Lake in Massachusetts, United States

Lake Lashaway is a 293 acre artificial lake located in Worcester County, Massachusetts, near the towns of East Brookfield and North Brookfield and just to the north of state Route 9 as it passes through East Brookfield. The East Brookfield and North Brookfield town lines run through the lake.

== History ==
Before Lake Lashaway was formed, the area was a small, meandering stream surrounded by meadows. The upper part of the lake was covered by thick pine forest, which was logged and cleared during the construction of the dam to clear for flooding. This area, along with the larger Five Mile River and Quaboag River area, was occupied by the Quaboag and Lashaway tribes, who were a part of the Nipmuc Nation. They used the rivers as travel routes for commerce.
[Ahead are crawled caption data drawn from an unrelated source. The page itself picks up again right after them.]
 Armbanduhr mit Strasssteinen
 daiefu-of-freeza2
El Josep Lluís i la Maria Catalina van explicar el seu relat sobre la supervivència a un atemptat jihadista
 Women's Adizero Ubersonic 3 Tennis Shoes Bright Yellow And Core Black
Around 1825, former Revolutionary War lieutenant and East Brookfield resident Jeduthan Stevens purchased a large tract of meadowlands, across the stream from the land he already owned. Over several years, he constructed a dam and rerouted the stream to flow back towards and through his own mill-dam, generating hydropower for local grist and saw mills owned by both Stevens and other town residents. This damming of the river created Lake Lashaway. It was initially known as Stevens Pond, and was also called Furnace Lake and Crystal Lake. By the 1890s, summer cottages were being built around Lake Lashaway, and in the early 1900s Lashaway Park was created for summer recreation and activities.
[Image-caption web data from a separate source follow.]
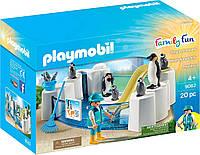 Игровой набор ПлейМобил Бассейн с Пингвинами PLAYMOBIL® Penguin Enclosure Building Set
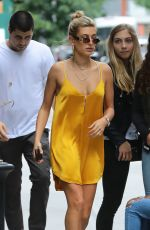 HAILEY BALDWIN Out and About in New York 05/28/2017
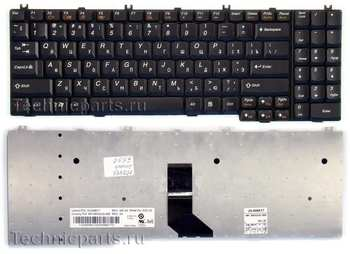 Клавиатура для ноутбука Lenovo G555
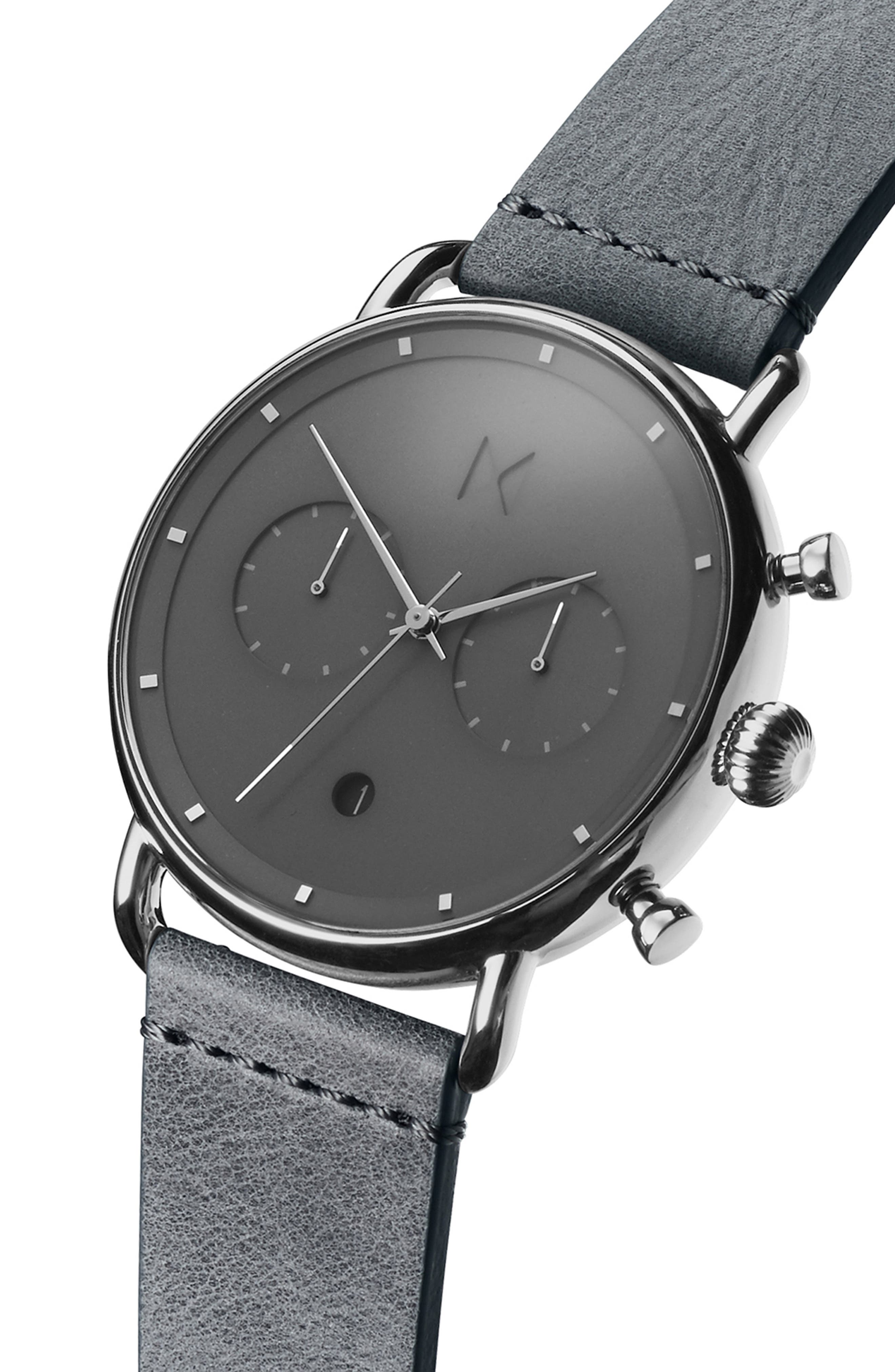 MVMT, Blacktop Chronograph Leather Strap Watch, Alternate thumbnail 3, color, GREY/ GREY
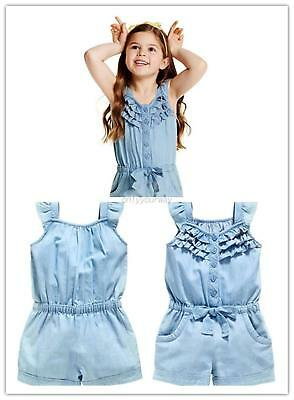 Toddler Girl Sleeveless Rompers Jumpsuit Summer Shorts Playsuit One-Piece AU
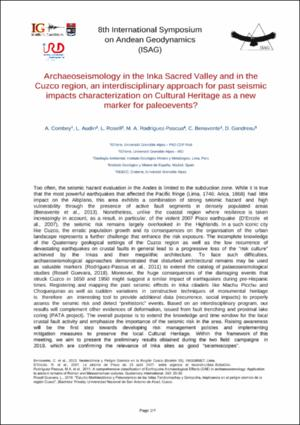 Combey-Archaeoseismology in the Inka Sacred Valley.pdf.jpg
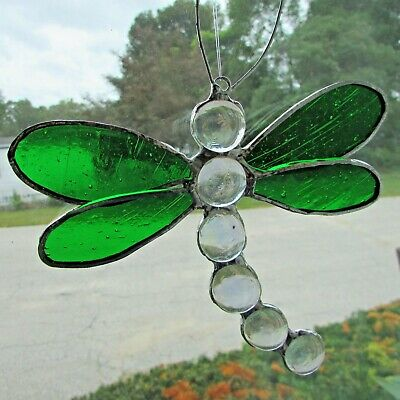 Stained Glass Dragonfly Suncatcher - Green Wings - Iridescent Body - Hand Made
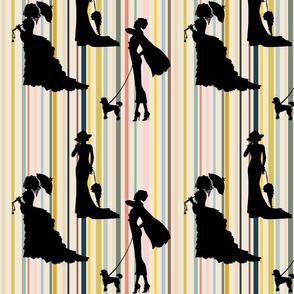 Timeless Fashion Ladies - on trend stripes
The original dam was replaced in 1926 following significant storm damage in 1921, and sections required repair and rebuilding following damage from hurricanes and floods in 1938 and again in 1955. In 1967, Lake Lashaway and the dam were deeded to the Town of East Brookfield.
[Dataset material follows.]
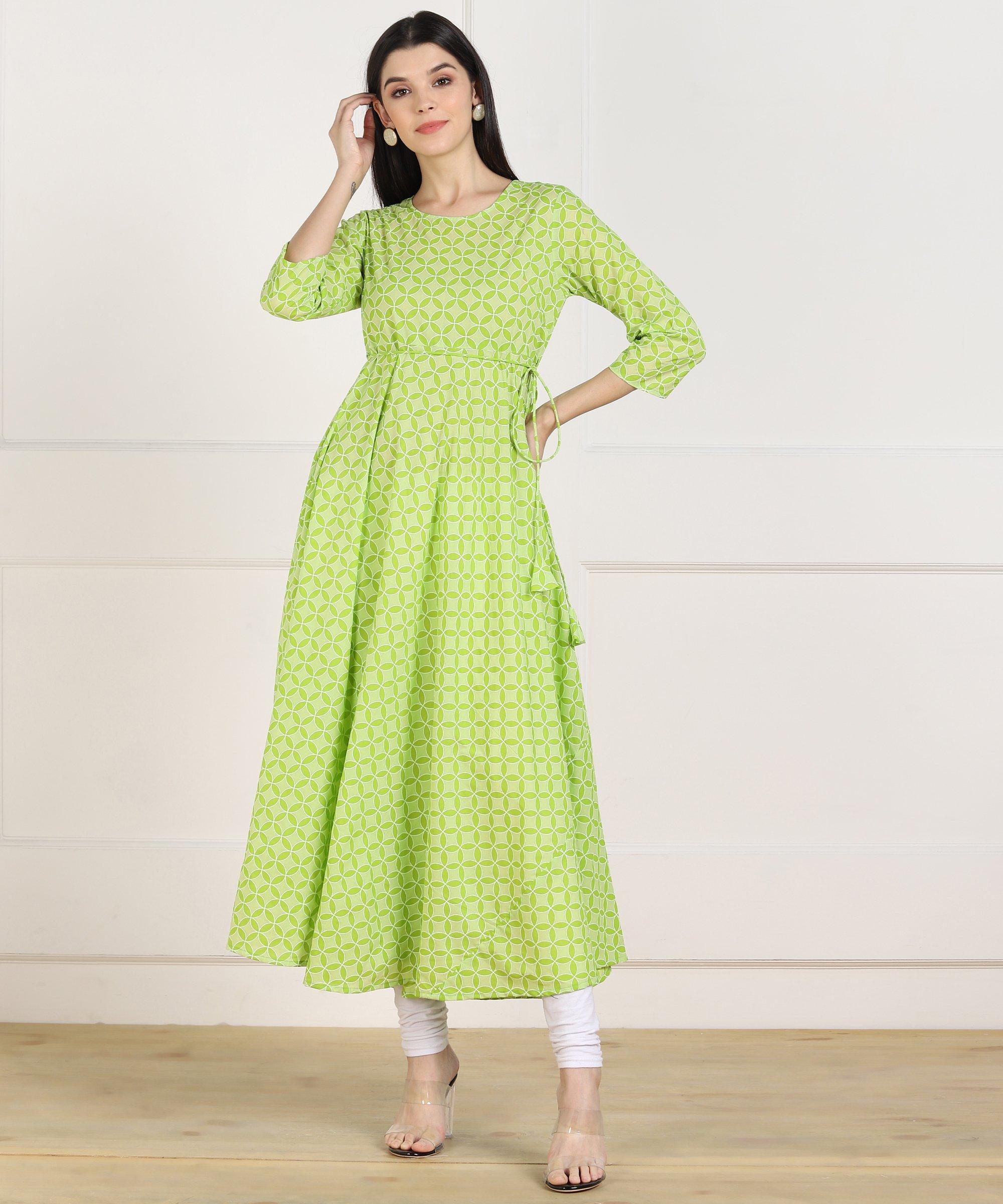 ZNX CLOTHING |  Women Green Anarkali Kurta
The Lake Lashaway Community Association, officially incorporated in 1980, began drawing down the lake 8 to 10 ft to suppress nuisance vegetation growth in 1986. In 1999, significant repairs to the dam were made, including repairs with rebar and resin to 1.5 ft gouges along the 45 ft face of the dam.

==Description==
Lake Lashaway is an artificial warmwater lake formed by Lake Lashaway Dam on the East Brookfield River, which impounds the waters of the Five Mile River and a local aquifer in North Brookfield. Outflow from the dam travels about 2 mi down the river and feeds Quaboag Pond, the headwaters of the Quaboag River. Lake Lashaway is part of the Chicopee River Watershed.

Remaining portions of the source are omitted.